The walls also appear to be closing in around them as partners get nervous. For example, note this nugget from the earnings report:

Receivables have increased by NOK 3,951 million during the quarter due to increased production, increased hold-backs from credit card acquirers and seasonality.

Increased hold-backs from credit card companies? Basically that means that the card companies will hold on to more of the money travelers pay until the flight actually goes. Instead of getting the cash at booking, Norwegian has to book it as a receivable. Why? That’s done when the card companies get nervous about being stranded with a ton of claims if an airline shuts down. It’s also awful for the airline because it means that cash flow is restricted until those passengers are delivered to their destinations.

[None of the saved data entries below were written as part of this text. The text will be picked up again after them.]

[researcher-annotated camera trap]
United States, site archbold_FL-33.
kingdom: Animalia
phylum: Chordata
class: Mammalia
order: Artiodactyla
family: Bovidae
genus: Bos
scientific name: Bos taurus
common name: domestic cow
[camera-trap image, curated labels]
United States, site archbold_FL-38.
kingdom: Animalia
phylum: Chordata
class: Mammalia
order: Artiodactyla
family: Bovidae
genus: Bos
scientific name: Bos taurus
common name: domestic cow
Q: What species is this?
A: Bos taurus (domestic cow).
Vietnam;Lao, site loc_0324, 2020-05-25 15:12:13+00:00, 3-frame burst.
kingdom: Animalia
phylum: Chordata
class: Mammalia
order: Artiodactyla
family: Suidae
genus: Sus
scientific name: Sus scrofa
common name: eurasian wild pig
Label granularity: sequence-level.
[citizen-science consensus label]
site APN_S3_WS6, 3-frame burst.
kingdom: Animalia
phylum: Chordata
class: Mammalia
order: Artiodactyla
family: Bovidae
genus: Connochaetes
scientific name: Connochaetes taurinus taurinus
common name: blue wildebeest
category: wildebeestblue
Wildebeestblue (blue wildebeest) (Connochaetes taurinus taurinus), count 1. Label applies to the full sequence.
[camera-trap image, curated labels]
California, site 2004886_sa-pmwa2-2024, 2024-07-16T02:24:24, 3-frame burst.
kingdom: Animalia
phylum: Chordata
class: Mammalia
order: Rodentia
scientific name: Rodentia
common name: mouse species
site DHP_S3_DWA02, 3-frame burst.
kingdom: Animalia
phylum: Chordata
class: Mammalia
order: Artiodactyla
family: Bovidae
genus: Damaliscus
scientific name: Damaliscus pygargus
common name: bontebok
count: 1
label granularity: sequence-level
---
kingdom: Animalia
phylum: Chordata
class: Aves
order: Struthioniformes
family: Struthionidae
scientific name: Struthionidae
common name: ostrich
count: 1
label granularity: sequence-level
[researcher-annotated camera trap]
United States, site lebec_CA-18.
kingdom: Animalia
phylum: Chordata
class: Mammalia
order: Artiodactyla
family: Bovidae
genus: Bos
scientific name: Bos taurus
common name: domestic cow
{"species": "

This has brought down many an airline before, and it will bring down more in the future. That being said, don’t think this means Norwegian is going away tomorrow. It still has a fair bit of cash thanks to that rights issue, and we’re moving into the best-performing summer season. That should provide some relief in the very short term.

Once summer is gone, however, the ugliness may once again accelerate. The airline has deferred deliveries and is trying to slow growth so it can improve performance, but it’s hard to see how that will be enough. Norwegian has dug a deep hole for itself with its rapid, unbridled growth and massive aircraft spending. It’s getting harder and harder for it to climb out.